Entries in GOC DB starting since the last report. |
Service | Scheduled? | Outage/At Risk | Start | End | Duration | Reason |
---|---|---|---|---|---|---|
lfc.gridpp.rl.ac.uk | SCHEDULED | WARNING | 22/02/2017 08:45 | 22/02/2017 13:00 | 4 hours and 15 minutes | LFC Oracle backend security updates |
All Castor and ECHO storage and Perfsonar. | SCHEDULED | WARNING | 22/02/2017 07:00 | 22/02/2017 11:00 | 4 hours | Warning on Storage and Perfsonar during network intervention in preparation for IPv6. |
Open GGUS Tickets (Snapshot during morning of meeting) |
GGUS ID | Level | Urgency | State | Creation | Last Update | VO | Subject |
---|---|---|---|---|---|---|---|
1267 | Green | Very Urgent | In Progress | 2017-02-22 | 2017-02-22 | LHCb | File access problem at RAL |
126718 | Green | Urgent | In Progress | 2017-02-21 | 2017-02-21 | Atlas | UK RAL-LCG2-ECHO DATADISK: ~8k deletion error due to "Device or resource busy" |
126532 | Green | Urgent | In Progress | 2017-02-09 | 2017-02-21 | Atlas | RAL tape staging errors |
126184 | Green | Less Urgent | In Progress | 2017-01-26 | 2017-02-07 | Atlas | Request of inputs for new sites monitoring |
124876 | Red | Less Urgent | On Hold | 2016-11-07 | 2017-01-01 | OPS | [Rod Dashboard] Issue detected : hr.srce.GridFTP-Transfer-ops@gridftp.echo.stfc.ac.uk |
117683 | Red | Less Urgent | On Hold | 2015-11-18 | 2017-02-10 | CASTOR at RAL not publishing GLUE 2. Looking at it again now (Feb), progress made on back end.

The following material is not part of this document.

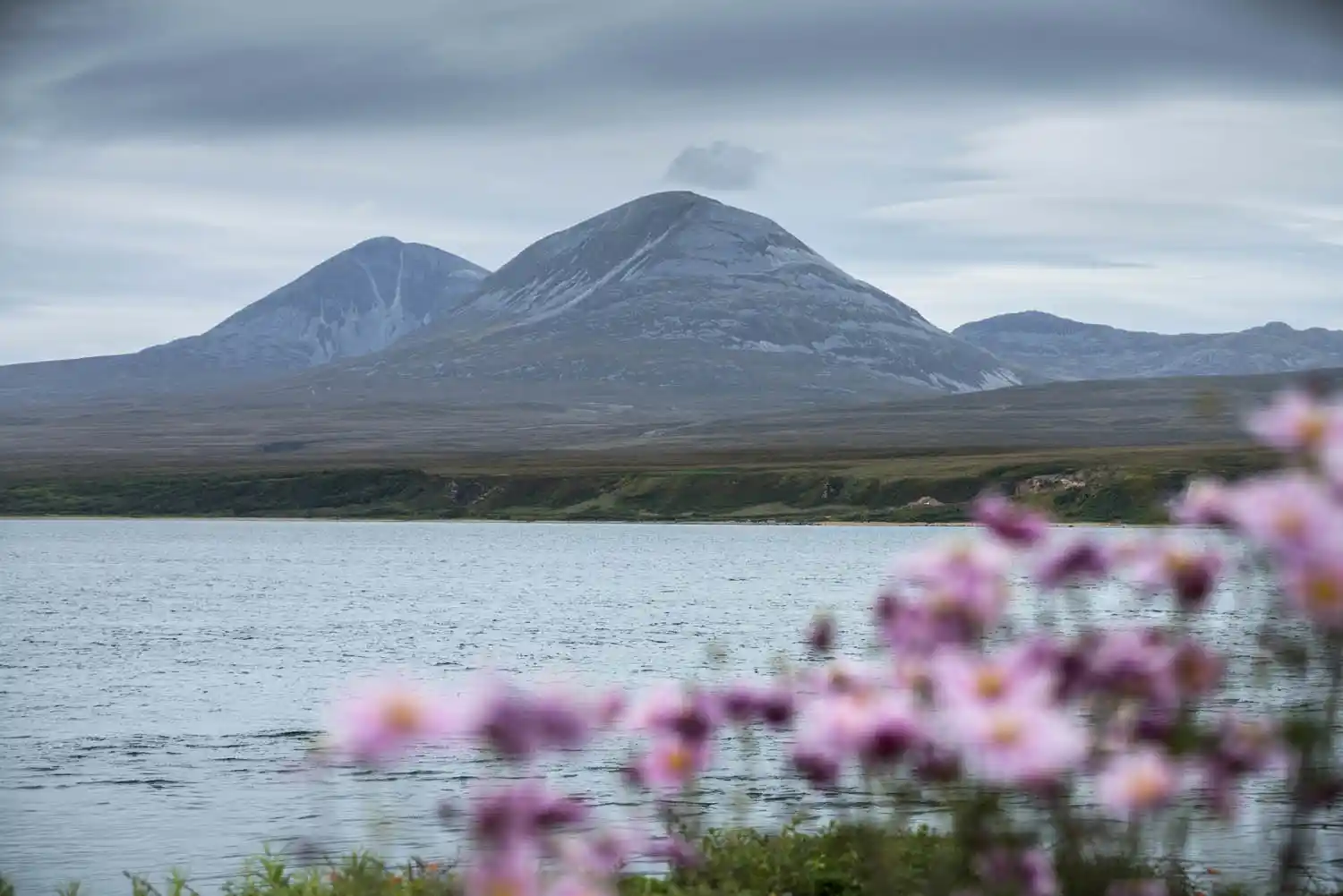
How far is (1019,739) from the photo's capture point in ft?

Need to update ticket. |
Availability Report |
Key: Atlas HC = Atlas HammerCloud (Queue ANALY_RAL_SL6, Template 845); Atlas HC ECHO = Atlas ECHO (Template 842);CMS HC = CMS HammerCloud
Day | OPS | Alice | Atlas | CMS | LHCb | Atlas HC | Atlas HC ECHO | CMS HC | Comment |
---|---|---|---|---|---|---|---|---|---|
15/02/17 | 100 | 100 | 100 | 96 | 100 | 99 | 100 | 100 | Timeouts on CMS SRM tests. |
16/02/17 | 100 | 100 | 100 | 92 | 100 | 100 | 100 | 100 | Timeouts on CMS SRM tests. |
17/02/17 | 100 | 100 | 100 | 88 | 100 | 100 | 99 | 100 | Timeouts on CMS SRM tests. |
18/02/17 | 100 | 100 | 100 | 97 | 100 | 100 | 96 | 100 | Timeouts on CMS SRM tests. |
19/02/17 | 100 | 100 | 100 | 97 | 100 | 100 | 99 | 100 | Timeouts on CMS SRM tests. |
20/02/17 | 100 | 100 | 100 | 96 | 100 | 98 | 97 | 100 | Timeouts on CMS SRM tests. |
21/02/17 | 100 | 100 | 100 | 98 | 100 | 98 | 93 | 100 | Timeouts on CMS SRM tests. |
Notes from Meeting. |
- CMS confirmed their xroot redirection tests are passing OK for RAL Castor.
- Catalin has carried out a survey of the users of the WMS service. This indicates ongoing interest in this service.
- Dirac VO site Edinburgh has made more test transfers. A problem with access to the Catsor webdav interface for Dirac has been resolved.